Eskişehir’in Seyitgazi ilçesinde odun kömürü üretimi, her yıl Nisan ve Eylül ayları arasında aralıksız sürüyor. Özellikle mangal sezonunun en yoğun yaşandığı yaz aylarında büyük talep gören odun kömürü, ilçedeki üreticiler tarafından meşe ağaçları kullanılarak geleneksel yöntemlerle hazırlanıyor.
Zahmetli bir süreçten geçen odun kömürü üretimi, meşe odunlarının 4 ila 5 farklı işlemden geçirilmesiyle tamamlanıyor. Üreticiler, meşeyi önce kesip istifliyor, ardından özel tekniklerle yaktıkları odunları kömür haline getiriyor. Bu süreçte kömür meşeleri günlerce kontrollü şekilde yanarken, çalışanlar da 24 saat boyunca nöbet tutarak ateşi denetliyor.
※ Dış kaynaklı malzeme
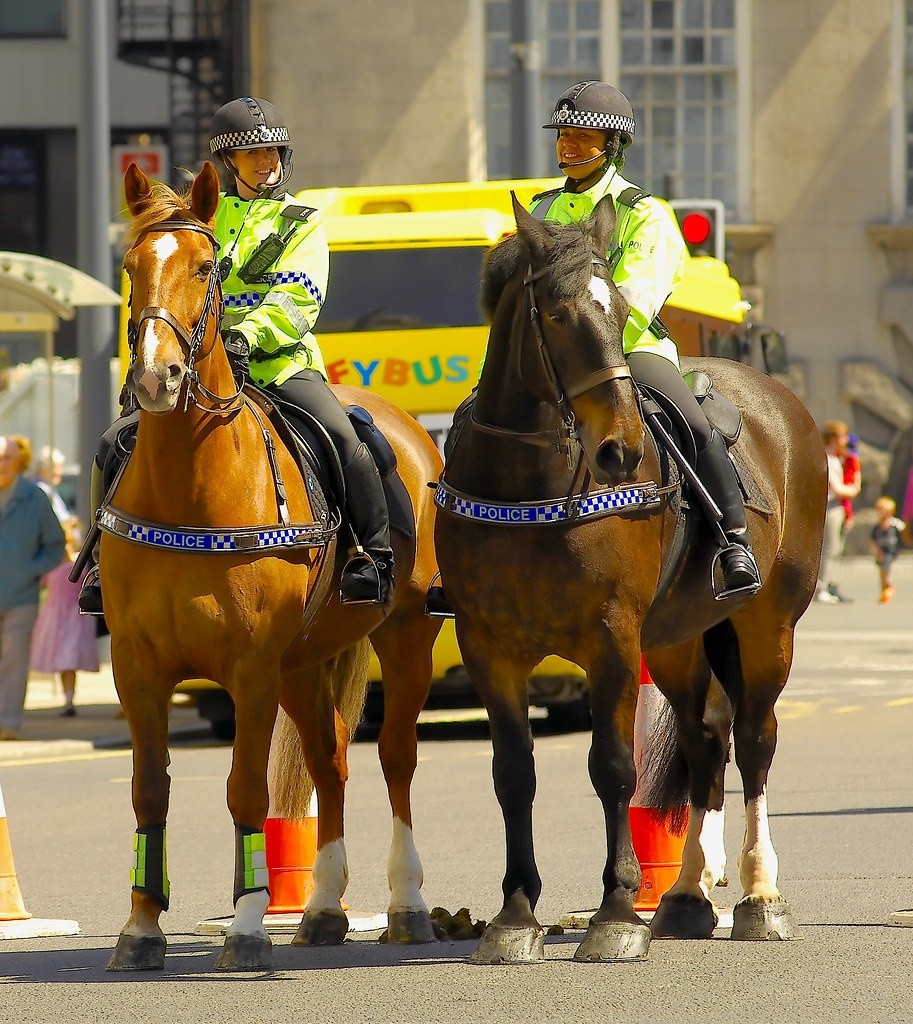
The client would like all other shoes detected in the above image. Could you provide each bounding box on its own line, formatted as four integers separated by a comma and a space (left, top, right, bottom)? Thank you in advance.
60, 704, 76, 718
815, 592, 839, 604
881, 588, 896, 604
842, 521, 854, 534
0, 727, 18, 739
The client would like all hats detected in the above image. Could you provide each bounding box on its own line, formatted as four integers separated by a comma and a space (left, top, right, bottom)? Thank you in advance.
848, 434, 859, 455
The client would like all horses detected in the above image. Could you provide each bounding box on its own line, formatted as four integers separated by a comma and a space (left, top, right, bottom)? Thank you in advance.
88, 163, 831, 974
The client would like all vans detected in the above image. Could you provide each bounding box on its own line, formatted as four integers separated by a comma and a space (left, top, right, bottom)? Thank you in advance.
167, 177, 747, 742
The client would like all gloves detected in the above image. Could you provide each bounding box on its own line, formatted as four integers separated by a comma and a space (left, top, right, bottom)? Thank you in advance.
224, 327, 251, 383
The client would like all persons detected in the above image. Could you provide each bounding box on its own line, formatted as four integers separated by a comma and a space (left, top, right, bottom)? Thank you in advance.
814, 417, 861, 604
30, 445, 71, 520
0, 436, 67, 741
28, 517, 99, 719
426, 81, 758, 603
79, 97, 393, 613
871, 496, 913, 603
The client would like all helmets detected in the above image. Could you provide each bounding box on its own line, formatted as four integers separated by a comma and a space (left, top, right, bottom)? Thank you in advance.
542, 79, 635, 135
211, 97, 293, 157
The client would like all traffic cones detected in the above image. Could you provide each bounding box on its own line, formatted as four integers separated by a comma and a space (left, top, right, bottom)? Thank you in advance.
0, 784, 80, 938
558, 657, 737, 928
196, 708, 389, 933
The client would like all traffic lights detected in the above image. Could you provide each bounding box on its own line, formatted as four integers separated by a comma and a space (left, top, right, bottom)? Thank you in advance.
666, 196, 726, 271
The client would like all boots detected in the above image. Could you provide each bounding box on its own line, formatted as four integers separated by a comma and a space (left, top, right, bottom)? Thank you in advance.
426, 585, 452, 614
695, 428, 758, 604
334, 440, 395, 608
77, 453, 106, 612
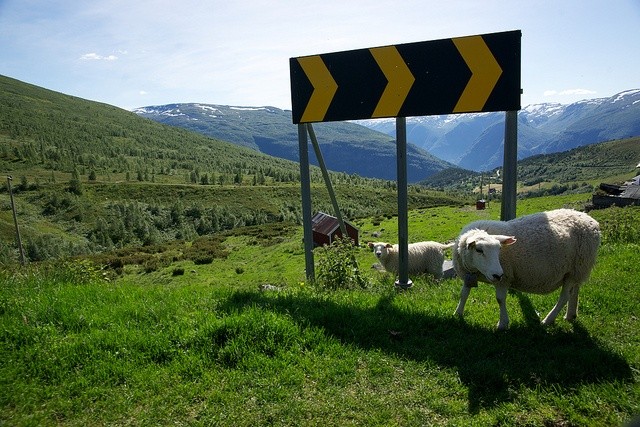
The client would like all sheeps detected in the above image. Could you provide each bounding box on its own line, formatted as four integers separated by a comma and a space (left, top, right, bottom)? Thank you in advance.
368, 242, 456, 285
453, 209, 603, 334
"TOZ DUMAN İÇİNDE KALIYORUZ AMA..."
Yılın 5 ayı üretimde olduklarını söyleyen 61 yaşındaki Nevzat Altıntaş, "Odunu dışarıdan getiriyoruz, burada kömür yapıyoruz. 3-4 kuyu var; 2 kuyu dışarıda, 2 kuyuda topraklama yapıyoruz. Onlarla birlikte ayda yaklaşık 35-40 ton kömür üretiliyor. Vatandaş bunun keyfini sürüyor, biz ise zahmetini çekiyoruz. Burada eziyetten başka bir şey yok. Kazanan da zaten tüccar, biz burada bir şey kazanamıyoruz. El emeğimizi 40 liraya veriyoruz ama hiçbir şey kazanamıyoruz. Dışarıdakiler fiyatlarımızı düşürüyor. Bazen aracılar gelip bizden 40 liraya alıyor, 60 liraya satıyor. Sadece pazar günleri Eskişehir'e gidiyoruz, geri kalan zamanlarda buradayız. Erzak için Seyitgazi'ye gidiyoruz. Buradan Eskişehir'e kömür götürdüğümüzde, oradan erzak tedarik ediyoruz. Burada biraz su sıkıntımız var, onun dışında pek sorunumuz yok. Nisanda geliyoruz, eylül ayına kadar burada kalıyoruz. Bir hayli zor oluyor. İş yaparken toz duman içinde kalıyoruz ama buna da alıştık" dedi.
"25 TON ODUN GELİYOR"
Kömürün üretim sürecini anlatan 60 yaşındaki Sakıp Şen ise şunları söyledi:
"Meşe odunu kamyonla, tırla geliyor. Yaklaşık 25 ton odun geliyor. Bunu 4-5 sefer elimizden geçiriyoruz. Ayırıyoruz, diziyoruz, kesiyoruz, samanlıyoruz, topraklıyoruz ve yakıyoruz. 15 gün bekliyoruz, gece gündüz başında duruyoruz. 15 gün sonra soğutuyoruz, sonra yavaş yavaş kuyuları açıyoruz. Kuyuların sistemi, eski sisteme göre daha iyi. 5 veya 6 ton odundan 1 ton kömür elde ediliyor. Yani koyduğun odunun hepsi kömür olmuyor. Hava şartları iyi giderse 5'de 1, kötü giderse 6'da 1 kömür çıkıyor. Adam bulamıyoruz. Adam bulsak beş ayda burada 100 ton kömür çıkarırız ama biz ancak yarısını, yani ortalama 50 ton kömür çıkarabiliyoruz. Millet, piknik alanlarında bunun keyfini sürüyor. Bir de fiyatlar pahalı diyor. Geliyorlar, 50 lira yüksek geliyor. Marketten aldığın kömür belli, 2 kilosu zaten 100 küsur lira, 160 lira. Kömür değil o. Marketten her gün alıyorsun. Bak, biz burada uğraşıyoruz, 24 saat bekliyoruz. Bunun yağmuru var, fırtınası var ama sefasını onlar çekiyor. Onlar yakıyor, sadece 'pıtır pıtır' yelpazeliyor. Yüzde 50'si mangal yakmayı bile bilmiyor. Alıyorlar gidiyorlar, 'Yakıyoruz' diyorlar, habire yakıyorlar. O yakanlar bizim için iyi müşteri. Bilen adam bizim için iyi müşteri değil. O güzel yakıyor, 10 kilo kömürü 2 ayda yakıyor. Öbürü 15 günde yakıyor. O, bizim için çok güzel müşteri. Ben onları gözlerinden öpüyorum."